Pick out every line in the entries below that contains the string "closer" and copy each one. Matching is case-sensitive.

***** Supplied data

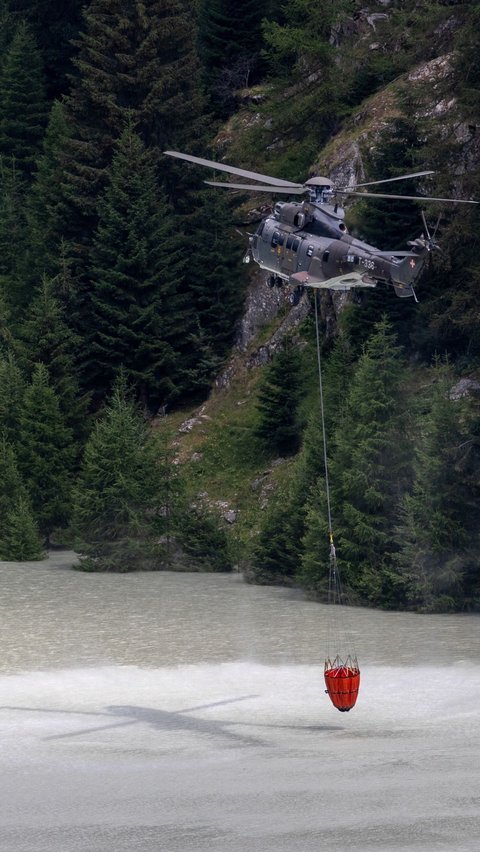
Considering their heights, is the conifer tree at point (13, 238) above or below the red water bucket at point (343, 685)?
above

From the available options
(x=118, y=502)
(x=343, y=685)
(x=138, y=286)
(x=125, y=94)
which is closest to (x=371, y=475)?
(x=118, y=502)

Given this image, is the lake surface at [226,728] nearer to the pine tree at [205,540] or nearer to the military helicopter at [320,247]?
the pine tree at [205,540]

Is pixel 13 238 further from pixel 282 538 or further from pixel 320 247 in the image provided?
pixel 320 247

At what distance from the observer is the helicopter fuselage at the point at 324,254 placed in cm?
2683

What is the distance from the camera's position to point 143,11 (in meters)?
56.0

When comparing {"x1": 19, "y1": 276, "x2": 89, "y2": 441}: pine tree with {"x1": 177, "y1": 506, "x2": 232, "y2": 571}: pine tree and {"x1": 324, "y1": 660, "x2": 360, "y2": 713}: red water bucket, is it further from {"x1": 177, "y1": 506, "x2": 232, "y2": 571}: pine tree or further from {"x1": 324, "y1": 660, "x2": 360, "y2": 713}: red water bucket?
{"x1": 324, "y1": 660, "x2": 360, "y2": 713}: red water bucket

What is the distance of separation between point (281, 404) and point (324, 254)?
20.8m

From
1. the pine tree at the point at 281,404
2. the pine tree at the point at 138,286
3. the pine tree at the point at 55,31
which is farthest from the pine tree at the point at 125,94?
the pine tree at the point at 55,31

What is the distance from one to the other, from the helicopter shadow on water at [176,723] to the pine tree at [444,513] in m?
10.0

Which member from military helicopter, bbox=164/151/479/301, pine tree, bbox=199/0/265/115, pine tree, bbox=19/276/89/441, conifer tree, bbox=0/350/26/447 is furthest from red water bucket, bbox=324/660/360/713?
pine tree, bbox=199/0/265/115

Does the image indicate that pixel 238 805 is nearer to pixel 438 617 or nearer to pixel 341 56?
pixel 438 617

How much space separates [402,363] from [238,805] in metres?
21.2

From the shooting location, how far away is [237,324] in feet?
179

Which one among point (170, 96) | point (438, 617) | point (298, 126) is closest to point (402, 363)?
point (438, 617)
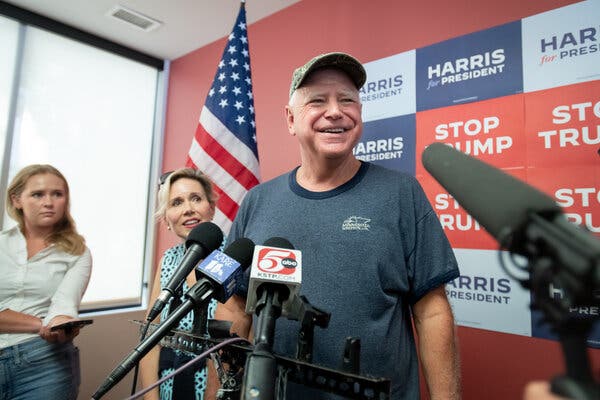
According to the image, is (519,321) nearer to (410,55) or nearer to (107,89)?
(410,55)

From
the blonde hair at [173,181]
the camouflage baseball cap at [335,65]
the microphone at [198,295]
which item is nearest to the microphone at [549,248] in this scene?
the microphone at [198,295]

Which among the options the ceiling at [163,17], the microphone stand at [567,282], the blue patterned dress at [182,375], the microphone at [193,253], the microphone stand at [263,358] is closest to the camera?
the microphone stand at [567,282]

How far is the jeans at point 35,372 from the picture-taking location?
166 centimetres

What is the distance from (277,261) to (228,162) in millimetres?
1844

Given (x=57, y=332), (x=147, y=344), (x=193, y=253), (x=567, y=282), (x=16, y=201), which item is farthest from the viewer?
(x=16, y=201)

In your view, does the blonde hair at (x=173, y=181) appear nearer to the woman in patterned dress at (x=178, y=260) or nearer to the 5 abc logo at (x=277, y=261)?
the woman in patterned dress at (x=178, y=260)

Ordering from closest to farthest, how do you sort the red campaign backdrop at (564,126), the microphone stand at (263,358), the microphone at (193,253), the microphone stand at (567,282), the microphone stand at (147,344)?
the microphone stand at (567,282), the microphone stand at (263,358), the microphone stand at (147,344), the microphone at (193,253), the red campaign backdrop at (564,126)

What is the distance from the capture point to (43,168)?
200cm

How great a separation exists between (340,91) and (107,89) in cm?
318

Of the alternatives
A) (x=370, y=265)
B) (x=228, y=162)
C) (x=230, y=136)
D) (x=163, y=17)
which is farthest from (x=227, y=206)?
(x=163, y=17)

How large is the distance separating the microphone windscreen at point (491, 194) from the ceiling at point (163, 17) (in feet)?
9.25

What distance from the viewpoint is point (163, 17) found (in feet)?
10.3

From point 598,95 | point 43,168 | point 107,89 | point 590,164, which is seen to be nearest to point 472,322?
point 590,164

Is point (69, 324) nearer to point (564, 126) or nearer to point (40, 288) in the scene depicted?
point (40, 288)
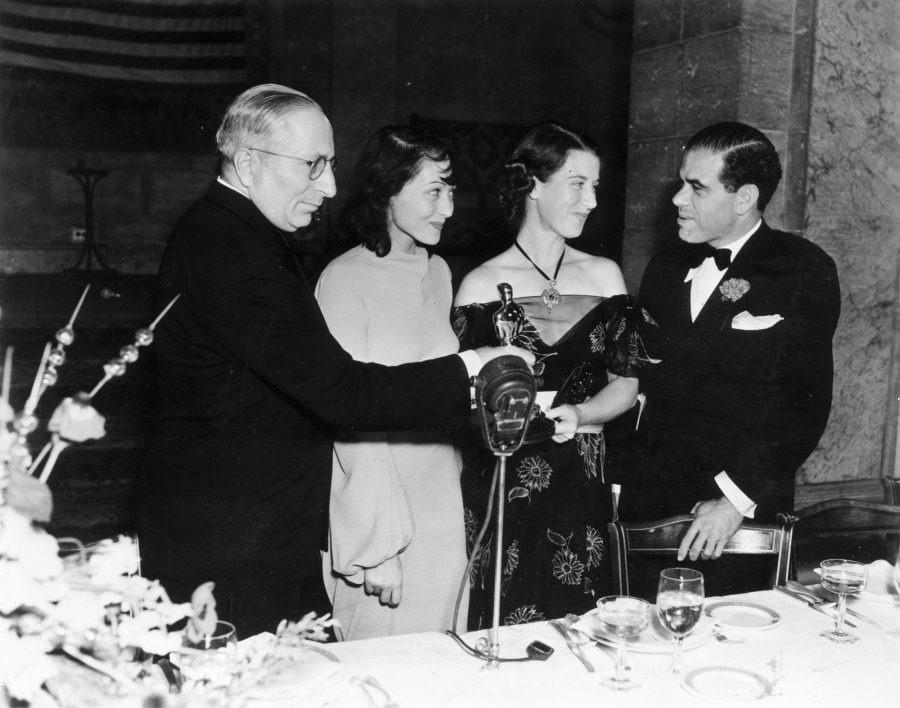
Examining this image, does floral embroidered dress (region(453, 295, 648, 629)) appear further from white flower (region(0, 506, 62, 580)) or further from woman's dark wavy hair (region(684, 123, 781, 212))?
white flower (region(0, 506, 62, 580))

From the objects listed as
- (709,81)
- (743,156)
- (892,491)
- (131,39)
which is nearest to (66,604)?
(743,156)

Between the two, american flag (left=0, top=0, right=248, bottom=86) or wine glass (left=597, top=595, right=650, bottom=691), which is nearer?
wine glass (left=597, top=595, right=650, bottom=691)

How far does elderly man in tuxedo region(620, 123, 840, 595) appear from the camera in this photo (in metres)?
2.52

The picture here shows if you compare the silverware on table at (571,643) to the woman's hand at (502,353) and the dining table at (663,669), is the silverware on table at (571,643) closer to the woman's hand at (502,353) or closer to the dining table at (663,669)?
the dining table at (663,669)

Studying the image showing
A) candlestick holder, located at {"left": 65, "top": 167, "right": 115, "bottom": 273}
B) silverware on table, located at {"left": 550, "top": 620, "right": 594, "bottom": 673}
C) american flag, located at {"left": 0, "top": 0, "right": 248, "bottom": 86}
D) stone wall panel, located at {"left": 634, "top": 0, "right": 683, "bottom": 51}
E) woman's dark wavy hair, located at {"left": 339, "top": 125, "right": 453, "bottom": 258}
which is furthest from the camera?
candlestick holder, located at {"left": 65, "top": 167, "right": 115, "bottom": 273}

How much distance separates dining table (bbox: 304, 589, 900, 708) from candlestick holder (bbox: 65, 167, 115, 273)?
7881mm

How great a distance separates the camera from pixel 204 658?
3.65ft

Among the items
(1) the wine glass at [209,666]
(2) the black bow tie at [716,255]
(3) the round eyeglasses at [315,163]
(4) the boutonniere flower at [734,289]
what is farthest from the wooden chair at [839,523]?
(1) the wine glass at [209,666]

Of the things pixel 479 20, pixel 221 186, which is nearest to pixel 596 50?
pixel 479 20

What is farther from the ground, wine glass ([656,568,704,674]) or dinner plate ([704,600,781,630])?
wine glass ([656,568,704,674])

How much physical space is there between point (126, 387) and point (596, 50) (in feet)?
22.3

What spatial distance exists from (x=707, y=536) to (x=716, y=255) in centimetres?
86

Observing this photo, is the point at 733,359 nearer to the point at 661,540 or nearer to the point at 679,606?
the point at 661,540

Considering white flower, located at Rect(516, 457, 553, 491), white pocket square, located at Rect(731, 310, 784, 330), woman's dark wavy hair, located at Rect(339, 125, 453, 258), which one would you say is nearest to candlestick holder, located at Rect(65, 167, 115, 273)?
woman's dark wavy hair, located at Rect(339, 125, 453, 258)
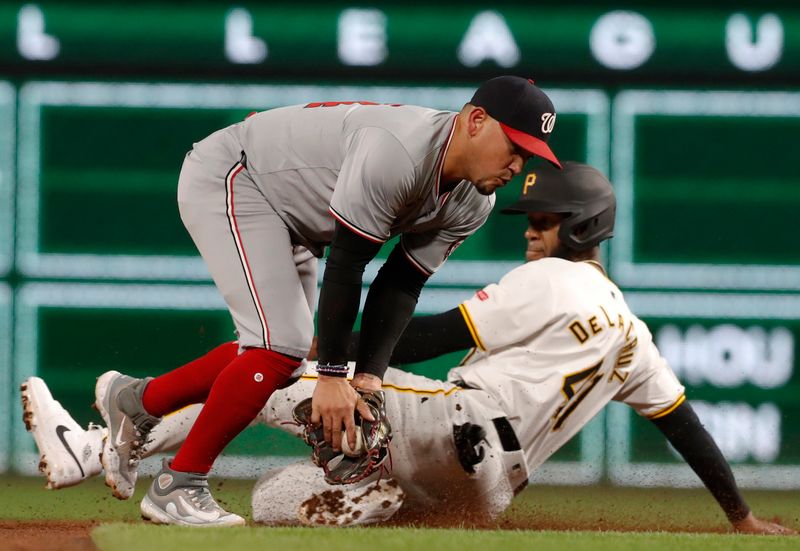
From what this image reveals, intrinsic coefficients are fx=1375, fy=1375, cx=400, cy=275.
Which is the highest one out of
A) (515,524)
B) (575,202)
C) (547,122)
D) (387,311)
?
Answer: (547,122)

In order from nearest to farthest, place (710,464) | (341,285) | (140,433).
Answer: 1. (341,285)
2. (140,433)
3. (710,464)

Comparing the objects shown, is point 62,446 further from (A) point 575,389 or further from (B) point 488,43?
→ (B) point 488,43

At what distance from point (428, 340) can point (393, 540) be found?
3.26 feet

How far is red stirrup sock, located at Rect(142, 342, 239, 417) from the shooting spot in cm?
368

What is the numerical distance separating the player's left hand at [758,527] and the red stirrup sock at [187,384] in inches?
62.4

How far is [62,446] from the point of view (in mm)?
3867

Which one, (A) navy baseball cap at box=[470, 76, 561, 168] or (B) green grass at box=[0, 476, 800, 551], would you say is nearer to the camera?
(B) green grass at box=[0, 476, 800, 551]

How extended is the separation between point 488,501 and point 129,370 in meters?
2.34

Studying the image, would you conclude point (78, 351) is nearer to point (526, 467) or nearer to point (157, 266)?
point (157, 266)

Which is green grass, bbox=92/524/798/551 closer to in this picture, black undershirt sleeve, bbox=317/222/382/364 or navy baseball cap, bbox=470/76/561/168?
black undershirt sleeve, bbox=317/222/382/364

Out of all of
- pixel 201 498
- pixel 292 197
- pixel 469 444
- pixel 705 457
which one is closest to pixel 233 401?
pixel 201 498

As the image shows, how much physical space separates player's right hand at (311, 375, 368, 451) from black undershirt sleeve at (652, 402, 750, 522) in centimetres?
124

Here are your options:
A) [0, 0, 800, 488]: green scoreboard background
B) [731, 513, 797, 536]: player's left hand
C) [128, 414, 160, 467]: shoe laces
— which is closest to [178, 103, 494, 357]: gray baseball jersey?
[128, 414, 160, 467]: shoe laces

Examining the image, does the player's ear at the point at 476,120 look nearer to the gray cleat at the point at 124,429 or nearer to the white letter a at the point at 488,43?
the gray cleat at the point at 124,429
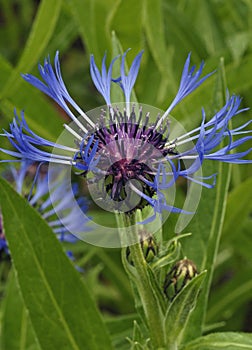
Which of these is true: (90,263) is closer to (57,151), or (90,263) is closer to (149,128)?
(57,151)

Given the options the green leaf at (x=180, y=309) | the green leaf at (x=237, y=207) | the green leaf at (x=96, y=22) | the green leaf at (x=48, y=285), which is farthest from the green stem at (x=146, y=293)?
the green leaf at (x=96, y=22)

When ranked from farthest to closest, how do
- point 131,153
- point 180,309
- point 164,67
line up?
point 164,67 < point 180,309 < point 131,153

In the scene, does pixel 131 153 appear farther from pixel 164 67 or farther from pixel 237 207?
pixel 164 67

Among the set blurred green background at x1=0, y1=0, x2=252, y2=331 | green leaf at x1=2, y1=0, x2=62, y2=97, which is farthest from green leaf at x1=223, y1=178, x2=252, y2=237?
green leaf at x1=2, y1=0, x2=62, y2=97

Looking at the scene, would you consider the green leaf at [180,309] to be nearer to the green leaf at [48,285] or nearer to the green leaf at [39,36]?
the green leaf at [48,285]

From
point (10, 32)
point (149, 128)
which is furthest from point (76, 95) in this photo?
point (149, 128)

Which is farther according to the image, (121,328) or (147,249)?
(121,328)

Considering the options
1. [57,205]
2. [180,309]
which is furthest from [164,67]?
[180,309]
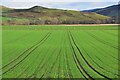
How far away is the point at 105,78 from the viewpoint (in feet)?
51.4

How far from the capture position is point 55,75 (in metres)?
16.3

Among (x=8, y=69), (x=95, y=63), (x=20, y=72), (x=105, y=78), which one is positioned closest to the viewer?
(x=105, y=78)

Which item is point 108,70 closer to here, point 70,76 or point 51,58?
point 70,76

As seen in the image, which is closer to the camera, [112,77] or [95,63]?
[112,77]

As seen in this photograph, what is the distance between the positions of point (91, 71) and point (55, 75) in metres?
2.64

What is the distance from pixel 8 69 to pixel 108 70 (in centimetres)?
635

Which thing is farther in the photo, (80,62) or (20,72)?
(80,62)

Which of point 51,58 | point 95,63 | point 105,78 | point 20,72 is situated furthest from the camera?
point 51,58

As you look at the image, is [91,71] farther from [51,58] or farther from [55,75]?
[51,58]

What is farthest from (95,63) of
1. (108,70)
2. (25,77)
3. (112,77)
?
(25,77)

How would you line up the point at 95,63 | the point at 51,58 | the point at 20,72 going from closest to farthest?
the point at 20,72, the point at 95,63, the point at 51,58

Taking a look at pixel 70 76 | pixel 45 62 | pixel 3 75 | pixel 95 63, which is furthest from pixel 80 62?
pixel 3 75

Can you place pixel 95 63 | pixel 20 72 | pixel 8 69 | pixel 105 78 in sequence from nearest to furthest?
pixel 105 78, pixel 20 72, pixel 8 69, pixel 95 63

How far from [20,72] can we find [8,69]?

**********

-- Output of the exercise --
The picture here shows if you compare the silverware on table at (571,643) to the woman's hand at (502,353) and the dining table at (663,669), is the silverware on table at (571,643) closer to the woman's hand at (502,353) or closer to the dining table at (663,669)?
Which is green grass, bbox=92/524/798/551 closer to in this picture, black undershirt sleeve, bbox=317/222/382/364 or navy baseball cap, bbox=470/76/561/168?
Which of these is true: (90,263) is closer to (57,151), or (90,263) is closer to (149,128)?
Which item is point 108,70 closer to here, point 70,76 or point 51,58?
As seen in the image, which is closer to the camera, [112,77] or [95,63]?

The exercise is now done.